Sections

Thursday 9 June 2016

We need a new language


I remember hearing in a lecture a long time ago that English, the language, is very closely tied to Christianity. It isn’t just that so many of the proverbs and phrasing of the language comes from the King James Bible, but also, concepts like good, evil, sin, propriety, and relationships are expressed in English in the framework created by Christianity.

We could probably expand the concept to talk of “the western world and environment” that is served well by English. There was a post on Reddit India recently, where a popular Hindi movie dialogue couldn’t be translated correctly into English without losing the context entirely, just because the value systems were different.

As readers and literary types in India, what do we gain from adoption of English as our language? As it is, because we start off with the extremely limited English vocabulary, we are at a disadvantage. But we also are unable to explain so many concepts of the Indian mindset in the language. The average vocabulary size of the “new Indian fiction”, i.e., the works of Chetan Bhagat and Ravinder Singh and his like, is really small compared to the equivalent kind of popular mass-market fiction in the American or British market.

Let’s not talk of the “literary” writing, say, of Rushdie or Amitav Ghosh. The vocabulary of these writers is probably equivalent to the western writer, but their mass-market reach much more limited - may be, or may be not, because of this same “hard” vocabulary.
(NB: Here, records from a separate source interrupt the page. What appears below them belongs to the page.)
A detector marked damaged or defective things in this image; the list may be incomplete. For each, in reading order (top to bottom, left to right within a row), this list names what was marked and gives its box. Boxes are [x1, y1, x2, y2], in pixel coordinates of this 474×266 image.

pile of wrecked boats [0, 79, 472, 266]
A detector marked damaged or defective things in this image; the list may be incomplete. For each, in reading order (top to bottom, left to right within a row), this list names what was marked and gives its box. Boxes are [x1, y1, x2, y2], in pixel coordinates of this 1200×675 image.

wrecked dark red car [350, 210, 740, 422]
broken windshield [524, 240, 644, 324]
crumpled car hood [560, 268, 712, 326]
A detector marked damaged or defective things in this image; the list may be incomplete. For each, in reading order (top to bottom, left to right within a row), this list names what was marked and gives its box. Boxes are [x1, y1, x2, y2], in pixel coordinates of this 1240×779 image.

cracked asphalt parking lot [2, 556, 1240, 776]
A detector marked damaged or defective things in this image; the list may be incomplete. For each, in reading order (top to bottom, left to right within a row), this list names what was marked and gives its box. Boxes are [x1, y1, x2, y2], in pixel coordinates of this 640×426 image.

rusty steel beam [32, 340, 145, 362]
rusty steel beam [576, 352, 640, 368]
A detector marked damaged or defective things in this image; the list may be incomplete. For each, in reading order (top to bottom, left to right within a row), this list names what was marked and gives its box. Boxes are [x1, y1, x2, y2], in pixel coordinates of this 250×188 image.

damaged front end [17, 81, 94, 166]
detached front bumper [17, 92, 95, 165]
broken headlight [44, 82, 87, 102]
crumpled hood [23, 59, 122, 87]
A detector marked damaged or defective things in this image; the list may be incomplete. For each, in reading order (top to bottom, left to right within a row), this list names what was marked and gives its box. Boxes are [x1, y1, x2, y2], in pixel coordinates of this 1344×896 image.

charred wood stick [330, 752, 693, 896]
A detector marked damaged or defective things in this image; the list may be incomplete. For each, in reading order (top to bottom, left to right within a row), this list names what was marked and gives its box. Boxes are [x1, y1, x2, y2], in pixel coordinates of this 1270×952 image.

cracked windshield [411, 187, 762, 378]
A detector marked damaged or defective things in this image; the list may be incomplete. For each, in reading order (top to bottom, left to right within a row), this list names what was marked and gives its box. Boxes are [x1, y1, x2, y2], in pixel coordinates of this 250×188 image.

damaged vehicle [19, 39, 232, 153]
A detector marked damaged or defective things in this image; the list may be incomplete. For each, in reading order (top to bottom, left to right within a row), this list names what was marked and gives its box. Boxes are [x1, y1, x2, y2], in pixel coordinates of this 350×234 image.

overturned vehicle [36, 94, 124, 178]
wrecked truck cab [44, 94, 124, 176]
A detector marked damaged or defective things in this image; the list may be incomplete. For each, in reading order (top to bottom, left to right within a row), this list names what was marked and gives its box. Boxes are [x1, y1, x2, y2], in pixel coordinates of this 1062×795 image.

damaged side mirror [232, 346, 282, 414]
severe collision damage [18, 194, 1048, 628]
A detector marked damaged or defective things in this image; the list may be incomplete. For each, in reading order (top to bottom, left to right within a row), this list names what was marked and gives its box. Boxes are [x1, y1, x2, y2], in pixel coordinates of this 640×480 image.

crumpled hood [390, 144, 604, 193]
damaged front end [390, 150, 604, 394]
What we need is mass-market fiction that creates a rich, deep English, but which is not exactly the same as the western language. Maybe it’s created by inserting Hindi or other language words into the English. Maybe it’s just the Rushdie-type language, utilized to do thrillers or horror fiction. Or maybe we just wait for ten more years, while the New Indian Fiction market matures and the readers are more accepting of a denser language.

It’s not like this hasn’t been done before. Hammett and Chandler created the “street-smart PI” language that is so well established today. Melville created the “Nantucketer”. Dickens created and established his own blend of English. Anime and Manga translators, and recently, Chinese product label makers (is there a different word for them?) are creating a typical pidgin that is instantly recognizable. And our movie makers have created dozens of different lingos that every Hindi moviegoer recognizes: the Christian “Lion” crime-boss language, the Goan fisherman/aunty, the Marwari seth, the transgender… Read Hindi pulp fiction, and you will see these languages used generously in it.

If Indian Fiction, as a genre, is to grow, it needs to develop that custom vocabulary and sentence patterns that reflect the linguistic capabilities of its readers. Many of those readers may be like our famous neighbourhood aunty, but some day or the other, she’s going to have learn to say “basket”!